Possible Future Convergence of Spirituality/Religion and Science
The most complex entity we know is the human brain, and the highest-level interaction/phenomenon is consciousness. To many people it seems unlikely that consciousness can arise at some late stage in the universe’s existence without it having been present at its inception. All the more so regarding free-willed consciousness; it seems to many of those who believe in the existence of this phenomenon that it cannot have evolved from any non-free-willed-conscious prior state. And so that there must have been some aspect of free-willed consciousness existent at the outset: indeed the very emergence into existence of the universe is itself a non-causal event of the same type as are free-willed choices.
Free willed consciousness by its very nature is inherent “intelligent” and motivated, a higher-level process. As such, if it was present at the inception of the universe, it is possible that it played some role in the future development of that universe. Therefore, the directedness that lies at the root of free-willed conscious choice should be factored in to the equation of evolution as a teleological agent. An evolutionary process involving such an agent in some way would likely show a greater tendency to the emergence of complexity, life, intelligence, and consciousness than would a purely random process driven by a universe devoid of all consciousness.
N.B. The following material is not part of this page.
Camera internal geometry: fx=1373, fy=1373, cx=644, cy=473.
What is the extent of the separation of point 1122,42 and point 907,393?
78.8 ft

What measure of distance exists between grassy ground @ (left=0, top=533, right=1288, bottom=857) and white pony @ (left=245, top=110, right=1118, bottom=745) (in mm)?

If there was indeed Mind operating at a fundamental level in this way, mind will be considered to have otherwise-unexpected effects.

Intelligent Design (ID)
First of all, ID does not mean the conclusion that it is necesary to involve the existence of God in order to explain the emergence of humanity.
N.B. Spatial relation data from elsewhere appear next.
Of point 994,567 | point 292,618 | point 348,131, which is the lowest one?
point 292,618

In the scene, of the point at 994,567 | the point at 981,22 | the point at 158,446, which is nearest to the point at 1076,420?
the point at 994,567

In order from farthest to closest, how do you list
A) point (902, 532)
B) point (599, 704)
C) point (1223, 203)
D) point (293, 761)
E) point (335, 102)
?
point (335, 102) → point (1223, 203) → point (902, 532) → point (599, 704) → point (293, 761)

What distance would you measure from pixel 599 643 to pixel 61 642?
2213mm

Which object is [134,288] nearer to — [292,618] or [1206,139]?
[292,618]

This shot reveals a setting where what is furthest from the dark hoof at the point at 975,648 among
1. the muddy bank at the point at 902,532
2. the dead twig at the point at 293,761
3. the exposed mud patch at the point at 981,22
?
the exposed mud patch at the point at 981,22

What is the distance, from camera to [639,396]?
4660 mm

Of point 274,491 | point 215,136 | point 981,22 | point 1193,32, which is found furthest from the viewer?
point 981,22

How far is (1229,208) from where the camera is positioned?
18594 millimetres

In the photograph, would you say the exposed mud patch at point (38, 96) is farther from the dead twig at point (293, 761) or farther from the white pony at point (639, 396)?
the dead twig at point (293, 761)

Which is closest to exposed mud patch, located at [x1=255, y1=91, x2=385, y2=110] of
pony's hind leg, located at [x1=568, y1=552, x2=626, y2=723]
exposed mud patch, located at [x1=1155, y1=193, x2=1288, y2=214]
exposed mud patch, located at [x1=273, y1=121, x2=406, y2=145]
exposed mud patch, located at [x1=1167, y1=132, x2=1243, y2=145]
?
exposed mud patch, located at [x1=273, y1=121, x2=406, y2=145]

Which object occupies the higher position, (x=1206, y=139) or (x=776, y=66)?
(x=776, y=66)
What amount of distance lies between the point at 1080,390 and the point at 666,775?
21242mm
A possible scenario of the fuure is that scientific theory will teach that Mind is central to the universe.and perhaps also the emergence of the universe into physical reality. Mind needs to be taken more into account in how the big bang emerged, and how it evolved into the universe of today; and mind would plays a central role in.evolutionary mechanisms. Consiousness was present in the universe from the outset, and our consciousness is derived from that. Perhaps our brain is the antenna which alows us to be conscious, by tapping in to the universal consciousness.  
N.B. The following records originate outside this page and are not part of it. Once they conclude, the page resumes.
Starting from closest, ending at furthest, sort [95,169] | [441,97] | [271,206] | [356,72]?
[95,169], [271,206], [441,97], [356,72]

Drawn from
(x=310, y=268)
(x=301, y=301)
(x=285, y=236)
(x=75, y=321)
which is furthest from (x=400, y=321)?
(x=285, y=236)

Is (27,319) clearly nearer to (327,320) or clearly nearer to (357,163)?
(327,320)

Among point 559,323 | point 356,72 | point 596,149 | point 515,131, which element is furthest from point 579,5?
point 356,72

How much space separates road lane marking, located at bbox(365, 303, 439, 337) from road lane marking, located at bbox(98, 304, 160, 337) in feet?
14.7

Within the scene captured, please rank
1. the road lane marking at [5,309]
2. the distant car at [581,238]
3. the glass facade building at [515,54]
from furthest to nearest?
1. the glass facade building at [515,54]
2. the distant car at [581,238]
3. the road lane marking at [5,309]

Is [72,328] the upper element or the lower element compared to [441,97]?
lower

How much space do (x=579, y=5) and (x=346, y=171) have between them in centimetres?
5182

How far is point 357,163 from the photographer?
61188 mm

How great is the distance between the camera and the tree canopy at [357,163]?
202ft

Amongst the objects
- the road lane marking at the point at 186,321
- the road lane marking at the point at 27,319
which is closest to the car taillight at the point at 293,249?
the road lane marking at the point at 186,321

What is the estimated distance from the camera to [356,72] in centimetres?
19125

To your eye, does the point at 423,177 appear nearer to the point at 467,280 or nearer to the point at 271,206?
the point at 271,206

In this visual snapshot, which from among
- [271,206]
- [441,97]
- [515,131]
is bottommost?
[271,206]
At some point it may then become part of the scientific pursuit to investigate the effect of mind on the body, unexpected effects during meditation or prayer, group effect of mind concentration, the effect of mind after the body dies, the group effect of all these after-death mind-residuals, the effect of that which was the prescursor to mind on the origin of the universe, temporal transcendence of this Mind so that its eventual emergence can effectuate the big bang (like Wheeler etc), 'communication' between this mind and human minds. These topics, traditionally associated with spirituality and religion would become firmly scientific, thereby effectuating some 'convergence' of science, spirituality and religion.

Conclusion
The present theory of evolution/big bang is a very convincing one under the assumption that there is neither a God, nor directedness to evolution. The Biblical creation account (as understood non-slavishly-literally) is on the other hand a fitting one for a universe created by a creator desiring the operation of free-willed moral choice.
The two perspectives do not conflict, they supplement each other, and there are also major points of overlap. When consciousness - and more so, free will - is finally scientifically understood, the resulting future scientific theory of origins and the religious/biblical view of origins will possibly merge even more.